# TEKS BACAAN:
# # # #

BANDA ACEH | Ketua Komisi Pemberantasan Korupsi (KPK) RI, Firli Bahuri, menilai masalah kemiskinan di Aceh bukan hanya semata-mata tanggungjawab gubernur. Menurutnya kemiskinan merupakan tanggungjawab bersama semua pihak, sebab angka kemiskinan Aceh merupakan akumulatif dari sumbangan angka kemiskinan di kabupaten/kota.
“Tingkat kemiskinan suatu provinsi, itu bukan kerjanya gubernur, bukan kerjanya DPR, tetapi kerja semua rakyat mulai yang ada di tingkat desa, kecamatan dan juga kabupaten. Artinya ada andil rekan-rekan bupati dan wali kota, karena angka kemiskinan di provinsi itu adalah angka kumulatif dan representasi dari kabupaten/kota,” kata Firli saat menjawab pertanyaan pers terkait penggunaan dana otonomi khusus dan angka kemiskinan Aceh dalam acara pelantikan pengurus JMSI Aceh, di Hotel Hermes Palace, Sabtu, (27/3/2021).

# # # #

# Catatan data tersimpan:
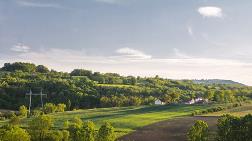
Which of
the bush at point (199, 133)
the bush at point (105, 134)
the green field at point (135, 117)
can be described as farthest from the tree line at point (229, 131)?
the green field at point (135, 117)

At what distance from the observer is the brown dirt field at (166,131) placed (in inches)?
3829

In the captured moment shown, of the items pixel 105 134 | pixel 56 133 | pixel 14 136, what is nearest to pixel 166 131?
pixel 105 134

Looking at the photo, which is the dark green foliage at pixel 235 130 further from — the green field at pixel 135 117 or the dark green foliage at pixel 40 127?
the dark green foliage at pixel 40 127

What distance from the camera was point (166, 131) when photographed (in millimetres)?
106188

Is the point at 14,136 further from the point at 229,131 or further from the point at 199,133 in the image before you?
the point at 229,131

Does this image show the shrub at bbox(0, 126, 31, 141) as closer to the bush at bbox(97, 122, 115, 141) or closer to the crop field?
the bush at bbox(97, 122, 115, 141)

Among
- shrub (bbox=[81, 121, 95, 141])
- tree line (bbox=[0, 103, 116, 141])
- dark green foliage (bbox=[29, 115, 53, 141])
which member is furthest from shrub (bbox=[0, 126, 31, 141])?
dark green foliage (bbox=[29, 115, 53, 141])

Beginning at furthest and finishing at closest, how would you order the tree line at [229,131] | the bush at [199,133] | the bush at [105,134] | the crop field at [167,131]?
the crop field at [167,131] < the bush at [199,133] < the bush at [105,134] < the tree line at [229,131]

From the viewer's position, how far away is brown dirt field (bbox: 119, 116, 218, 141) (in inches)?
3829

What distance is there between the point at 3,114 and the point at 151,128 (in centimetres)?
7191

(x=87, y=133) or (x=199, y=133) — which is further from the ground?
(x=199, y=133)

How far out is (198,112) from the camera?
13850 cm

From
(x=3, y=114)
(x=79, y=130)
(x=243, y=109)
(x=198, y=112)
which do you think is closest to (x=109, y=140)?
(x=79, y=130)

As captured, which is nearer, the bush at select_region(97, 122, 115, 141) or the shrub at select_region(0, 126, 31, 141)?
the bush at select_region(97, 122, 115, 141)
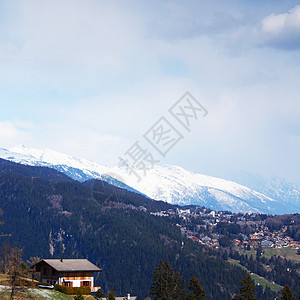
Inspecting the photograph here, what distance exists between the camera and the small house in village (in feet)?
329

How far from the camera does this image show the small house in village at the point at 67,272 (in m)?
100

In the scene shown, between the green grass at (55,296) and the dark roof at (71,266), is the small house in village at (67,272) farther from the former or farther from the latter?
the green grass at (55,296)

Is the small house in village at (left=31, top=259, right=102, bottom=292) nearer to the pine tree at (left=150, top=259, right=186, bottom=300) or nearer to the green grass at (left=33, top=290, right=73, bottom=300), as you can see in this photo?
the pine tree at (left=150, top=259, right=186, bottom=300)

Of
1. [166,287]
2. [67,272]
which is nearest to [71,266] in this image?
[67,272]

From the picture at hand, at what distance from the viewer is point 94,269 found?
103 m

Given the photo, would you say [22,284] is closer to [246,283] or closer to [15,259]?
[15,259]

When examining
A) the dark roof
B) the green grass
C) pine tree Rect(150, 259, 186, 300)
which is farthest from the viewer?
the dark roof

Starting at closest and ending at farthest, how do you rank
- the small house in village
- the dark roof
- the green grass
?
the green grass
the small house in village
the dark roof

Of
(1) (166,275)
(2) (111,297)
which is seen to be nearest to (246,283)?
(1) (166,275)

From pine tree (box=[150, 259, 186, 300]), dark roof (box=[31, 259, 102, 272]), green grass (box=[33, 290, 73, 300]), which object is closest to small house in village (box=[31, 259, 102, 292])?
dark roof (box=[31, 259, 102, 272])

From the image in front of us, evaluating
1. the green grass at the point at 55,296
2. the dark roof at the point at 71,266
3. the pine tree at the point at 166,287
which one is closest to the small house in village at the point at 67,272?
the dark roof at the point at 71,266

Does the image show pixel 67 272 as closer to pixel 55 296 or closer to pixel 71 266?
pixel 71 266

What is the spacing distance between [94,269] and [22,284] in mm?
38835

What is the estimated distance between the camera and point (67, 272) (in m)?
101
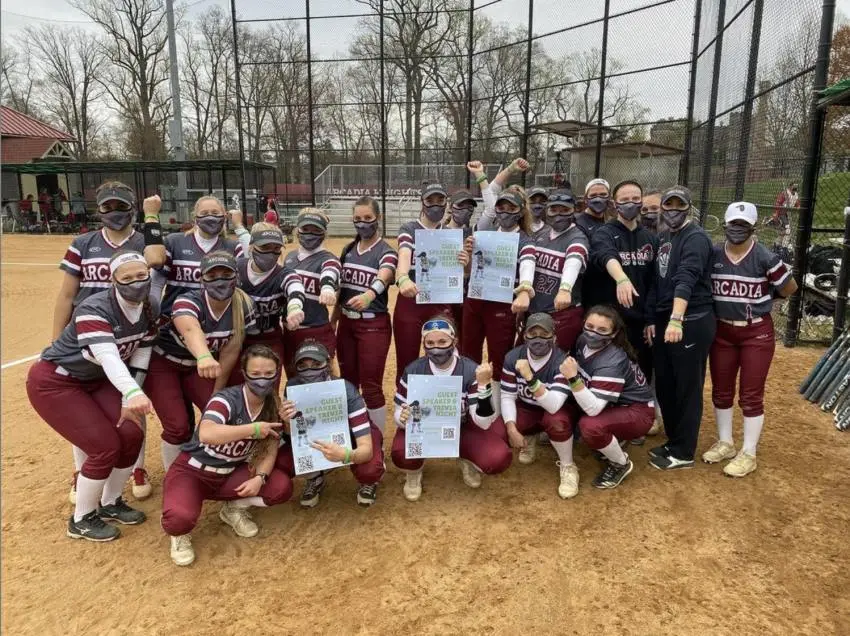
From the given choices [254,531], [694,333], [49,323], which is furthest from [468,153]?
[254,531]

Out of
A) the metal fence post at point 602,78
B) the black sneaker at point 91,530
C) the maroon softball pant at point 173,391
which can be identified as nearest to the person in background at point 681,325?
the maroon softball pant at point 173,391

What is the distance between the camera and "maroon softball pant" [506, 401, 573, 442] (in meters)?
4.05

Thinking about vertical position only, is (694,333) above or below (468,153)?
below

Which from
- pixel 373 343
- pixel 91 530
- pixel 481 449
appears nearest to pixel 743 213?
pixel 481 449

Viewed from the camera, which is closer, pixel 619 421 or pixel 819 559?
pixel 819 559

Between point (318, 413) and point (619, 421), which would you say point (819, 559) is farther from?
point (318, 413)

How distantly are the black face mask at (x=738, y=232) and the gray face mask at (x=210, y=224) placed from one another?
3.54 metres

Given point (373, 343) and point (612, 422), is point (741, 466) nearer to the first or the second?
point (612, 422)

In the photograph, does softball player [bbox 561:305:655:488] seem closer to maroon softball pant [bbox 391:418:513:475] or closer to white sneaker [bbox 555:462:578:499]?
white sneaker [bbox 555:462:578:499]

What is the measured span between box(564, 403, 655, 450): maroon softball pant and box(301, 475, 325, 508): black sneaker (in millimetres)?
1801

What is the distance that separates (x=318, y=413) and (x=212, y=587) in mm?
1113

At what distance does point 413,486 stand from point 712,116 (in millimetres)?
8615

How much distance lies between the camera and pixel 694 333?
13.6 feet

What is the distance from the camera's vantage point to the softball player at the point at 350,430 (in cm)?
361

# # # #

# TUGAS KERJA 1:
Dalam teks tentang kemiskinan di Aceh, di hotel mana acara pelantikan pengurus JMSI Aceh diadakan?
# TUGAS KERJA 2:
Lanjutkan teks tentang kemiskinan di Aceh mulai setelah kalimat terakhirnya.
Catatan data tersebut berasal dari sumber lain, bukan dari teks tentang kemiskinan di Aceh.

# KOLOM JAWABAN 1:
Di Hotel Hermes Palace.

# KOLOM JAWABAN 2:
Oleh sebab itu, Firli meminta Gubernur Aceh segera menggelar rapat koordinasi bersama bupati dan wali kota untuk membahas masalah tersebut dan merumuskan solusinya.
Begitupun dengan angka pengangguran, Firli menilai masalah tersebut berhubungan erat dengan iklim investasi dan peluang lapangan pekerjaan. Ia berharap, pemerintah daerah dapat mengupayakan kemudahan melakukan usaha sehingga investor tertarik menanamkan modalnya di Aceh.
“Dengan demikian angka pengangguran bisa kita tekan, karena terbukanya ruang lapangan kerja, kalau itu bisa terjadi maka pendapatan rakyat akan meningkat dan sekaligus akan berpengaruh langsung untuk menekan angka kemiskinan,” kata Firli.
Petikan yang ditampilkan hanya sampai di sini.